The top four candidates had an intellectual spa for the first time on television, addressing corporate tax breaks and incentives, property taxes, traffic congestion, affordable housing, education and more, during a debate sponsored by The Tennessean, NewsChannel 5 and Belmont University.

Mayor David Briley defended his budget that passed the Metro Council last week, saying that he opposed a property tax rate increase to fully fund schools.

“Real leadership is needed in Nashville,” Clemmons said.

Dr. Carol Swain took jabs at the establishment, including Mayor Briley, accusing him of being “tied to the good old boys network. We have leaders, who can’t say no. They spend like drunken sailors.”

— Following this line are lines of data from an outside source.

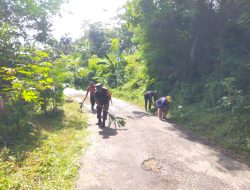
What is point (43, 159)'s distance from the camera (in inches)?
213

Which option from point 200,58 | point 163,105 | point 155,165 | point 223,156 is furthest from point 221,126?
point 200,58

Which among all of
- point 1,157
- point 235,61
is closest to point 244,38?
point 235,61

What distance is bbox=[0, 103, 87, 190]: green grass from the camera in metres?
4.43

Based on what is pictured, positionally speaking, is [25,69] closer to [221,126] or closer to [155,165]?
[155,165]

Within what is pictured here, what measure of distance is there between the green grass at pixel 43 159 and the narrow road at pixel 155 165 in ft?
1.10

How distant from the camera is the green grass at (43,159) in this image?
4434 mm

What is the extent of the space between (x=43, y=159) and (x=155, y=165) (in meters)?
2.62

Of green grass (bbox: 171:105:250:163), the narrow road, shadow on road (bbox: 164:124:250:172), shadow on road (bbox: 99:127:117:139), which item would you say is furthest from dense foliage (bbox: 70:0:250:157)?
shadow on road (bbox: 99:127:117:139)

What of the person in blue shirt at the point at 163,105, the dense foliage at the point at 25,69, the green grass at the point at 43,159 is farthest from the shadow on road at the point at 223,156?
the dense foliage at the point at 25,69

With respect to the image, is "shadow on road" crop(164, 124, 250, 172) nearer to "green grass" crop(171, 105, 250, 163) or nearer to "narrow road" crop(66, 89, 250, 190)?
"narrow road" crop(66, 89, 250, 190)

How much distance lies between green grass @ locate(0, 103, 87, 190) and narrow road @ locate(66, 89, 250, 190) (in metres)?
0.33

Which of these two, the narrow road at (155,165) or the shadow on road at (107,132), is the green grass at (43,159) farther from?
the shadow on road at (107,132)

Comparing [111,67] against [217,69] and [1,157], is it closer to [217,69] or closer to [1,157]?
[217,69]

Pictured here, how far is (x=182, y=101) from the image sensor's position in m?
12.5
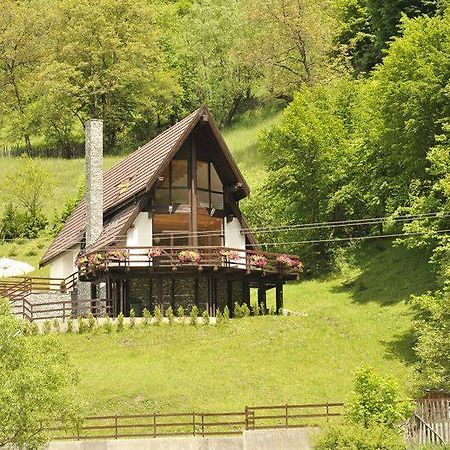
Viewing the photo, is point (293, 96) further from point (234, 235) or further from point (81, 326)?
point (81, 326)

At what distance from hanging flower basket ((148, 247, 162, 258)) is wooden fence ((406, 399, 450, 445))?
Result: 1698 cm

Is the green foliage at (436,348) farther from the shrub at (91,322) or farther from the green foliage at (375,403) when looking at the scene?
the shrub at (91,322)

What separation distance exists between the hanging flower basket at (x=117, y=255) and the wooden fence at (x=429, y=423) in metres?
17.8

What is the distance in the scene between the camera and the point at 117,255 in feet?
160

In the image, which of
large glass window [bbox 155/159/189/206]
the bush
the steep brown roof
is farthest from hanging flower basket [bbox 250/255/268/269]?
the bush

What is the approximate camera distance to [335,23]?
93750 mm

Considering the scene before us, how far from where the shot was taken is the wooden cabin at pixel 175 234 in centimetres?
4975

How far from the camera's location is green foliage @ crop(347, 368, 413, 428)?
33.0 meters

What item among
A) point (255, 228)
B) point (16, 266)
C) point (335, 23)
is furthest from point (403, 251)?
point (335, 23)

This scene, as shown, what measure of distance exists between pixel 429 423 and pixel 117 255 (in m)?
18.4

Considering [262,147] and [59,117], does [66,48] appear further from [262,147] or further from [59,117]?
[262,147]

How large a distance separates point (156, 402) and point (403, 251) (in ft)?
86.6

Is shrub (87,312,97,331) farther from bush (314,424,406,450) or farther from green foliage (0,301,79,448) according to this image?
bush (314,424,406,450)

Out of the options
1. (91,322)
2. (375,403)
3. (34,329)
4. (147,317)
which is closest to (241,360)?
(147,317)
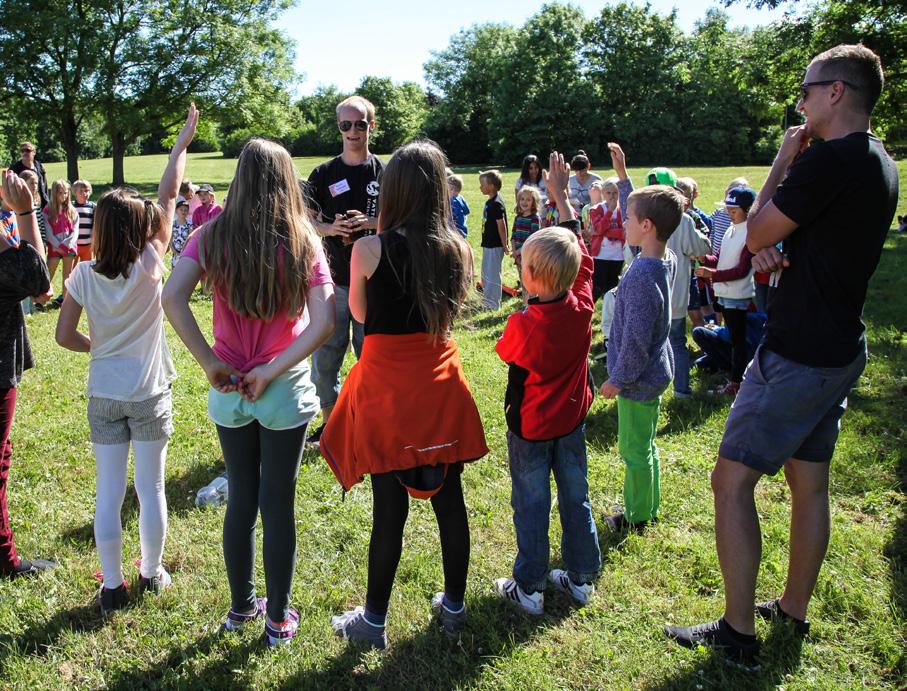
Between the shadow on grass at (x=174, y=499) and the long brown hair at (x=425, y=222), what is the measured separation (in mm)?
2520

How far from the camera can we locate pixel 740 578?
9.14ft

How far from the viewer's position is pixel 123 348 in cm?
311

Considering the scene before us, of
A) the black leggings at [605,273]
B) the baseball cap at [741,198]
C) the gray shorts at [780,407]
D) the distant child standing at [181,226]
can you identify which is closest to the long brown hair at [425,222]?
the gray shorts at [780,407]

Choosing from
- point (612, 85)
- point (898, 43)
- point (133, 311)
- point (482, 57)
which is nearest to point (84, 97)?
point (898, 43)

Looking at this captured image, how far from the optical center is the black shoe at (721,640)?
283 cm

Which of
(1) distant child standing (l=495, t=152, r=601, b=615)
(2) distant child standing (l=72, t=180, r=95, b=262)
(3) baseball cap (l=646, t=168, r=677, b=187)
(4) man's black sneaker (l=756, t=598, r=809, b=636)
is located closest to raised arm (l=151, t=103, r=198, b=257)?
(1) distant child standing (l=495, t=152, r=601, b=615)

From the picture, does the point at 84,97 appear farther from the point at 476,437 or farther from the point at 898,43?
the point at 476,437

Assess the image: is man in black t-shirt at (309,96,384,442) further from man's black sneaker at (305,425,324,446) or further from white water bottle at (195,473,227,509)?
white water bottle at (195,473,227,509)

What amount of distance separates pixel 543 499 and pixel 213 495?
2.27 m

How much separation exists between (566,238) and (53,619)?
302 cm

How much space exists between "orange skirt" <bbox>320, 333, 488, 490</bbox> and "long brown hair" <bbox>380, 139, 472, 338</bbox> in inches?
5.8

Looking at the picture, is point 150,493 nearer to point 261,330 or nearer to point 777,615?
point 261,330

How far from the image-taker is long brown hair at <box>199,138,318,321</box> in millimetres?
2576

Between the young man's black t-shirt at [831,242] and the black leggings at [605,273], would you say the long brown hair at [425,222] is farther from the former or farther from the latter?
the black leggings at [605,273]
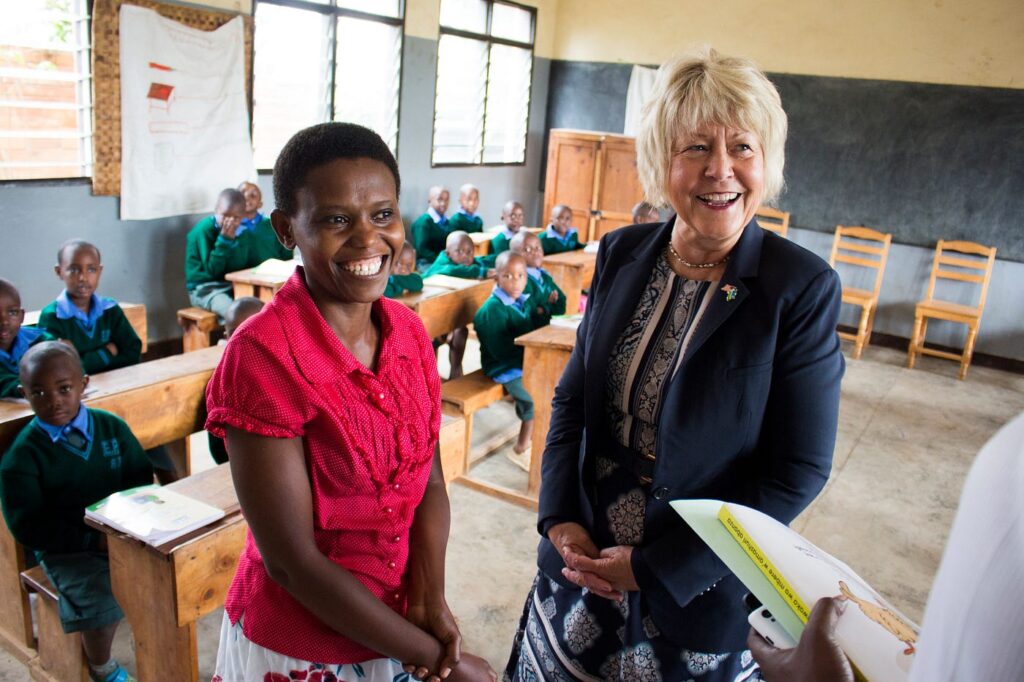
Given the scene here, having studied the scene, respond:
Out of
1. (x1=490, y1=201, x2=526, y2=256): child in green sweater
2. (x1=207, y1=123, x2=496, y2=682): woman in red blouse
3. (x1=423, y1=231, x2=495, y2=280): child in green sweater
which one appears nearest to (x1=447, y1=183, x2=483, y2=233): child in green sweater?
(x1=490, y1=201, x2=526, y2=256): child in green sweater

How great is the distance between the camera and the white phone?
2.85ft

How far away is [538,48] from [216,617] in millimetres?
7934

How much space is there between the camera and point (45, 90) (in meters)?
4.70

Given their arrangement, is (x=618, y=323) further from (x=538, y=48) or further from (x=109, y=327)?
(x=538, y=48)

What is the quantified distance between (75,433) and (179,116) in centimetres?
393

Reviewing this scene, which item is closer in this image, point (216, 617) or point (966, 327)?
point (216, 617)

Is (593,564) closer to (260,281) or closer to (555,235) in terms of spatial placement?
(260,281)

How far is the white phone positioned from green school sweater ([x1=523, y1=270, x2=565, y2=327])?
344cm

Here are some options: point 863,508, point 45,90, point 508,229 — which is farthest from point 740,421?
point 508,229

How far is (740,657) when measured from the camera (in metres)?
1.28

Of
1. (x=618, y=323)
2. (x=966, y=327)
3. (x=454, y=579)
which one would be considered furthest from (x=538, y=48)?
(x=618, y=323)

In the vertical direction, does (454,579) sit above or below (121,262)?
below

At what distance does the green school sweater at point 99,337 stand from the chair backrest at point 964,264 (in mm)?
6607

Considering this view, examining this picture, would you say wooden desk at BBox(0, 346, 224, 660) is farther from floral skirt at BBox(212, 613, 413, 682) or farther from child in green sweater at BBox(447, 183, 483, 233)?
child in green sweater at BBox(447, 183, 483, 233)
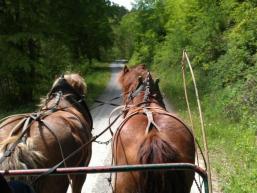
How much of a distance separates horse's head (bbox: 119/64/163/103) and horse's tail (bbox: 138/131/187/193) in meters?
1.81

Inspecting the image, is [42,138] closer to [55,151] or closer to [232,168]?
[55,151]

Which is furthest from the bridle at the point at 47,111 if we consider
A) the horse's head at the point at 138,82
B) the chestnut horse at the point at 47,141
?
the horse's head at the point at 138,82

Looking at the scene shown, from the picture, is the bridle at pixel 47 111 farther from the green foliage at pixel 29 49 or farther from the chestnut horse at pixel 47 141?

Cooper said: “There’s a moment when you need to wake up and realize the current practice of using tax breaks to lure large corporations to Nashville really isn’t necessary.” He said tax breaks for companies should be focused on small business and local employers.

The candidates also addressed the low morale among the staff and teachers and turmoil in Metro Schools. Low morale can lead to productivity problems. Cooper feels that, “Schools need to spend more than half of the money on educator pay.

Mayor Briley didn’t like this idea, saying: “I am making a demand on them that they change the way that they do business. They need to be more responsible with their money.”

Another key topic was how Metro Police Chief Anderson has received criticism in his handling of two fatal shootings of African Americans, and whether they would keep Anderson as police chief.

Briley responded by saying: “I don’t agree with 100% percent of what Chief Anderson has done but I support him.”
“I think that we can do better and it’s time for a change,” said Dr. Swain.

Swain noted that she feels like Chief Anderson has lost the respect of many of the Metro police officers.

Democratic Tenn. state Rep. John Ray Clemmons, said: “No one is guaranteed a job in my administration.”

Councilman-at-Large Cooper said: “We are going to have a new era in our relationship between the community and the police.”
The debaters also covered the controversial topic of the use of e-scooters.

Dr. Swain she agreed with Briley’s decision to ask Metro Council to ban the scooters until a safety framework can be activated.
Cooper and Clemmons called for a larger-scale increase in infrastructure like protected bikeways.

Since e-scooters block the way for pedestrians and those in wheelchairs, Briley defended his push to ban them. Briley and the other candidates concluded their remarks by thanking The Tennessean and Chanel5 News and Belmont for having a televised debate. Briley concluded by saying: “I love Nashville.”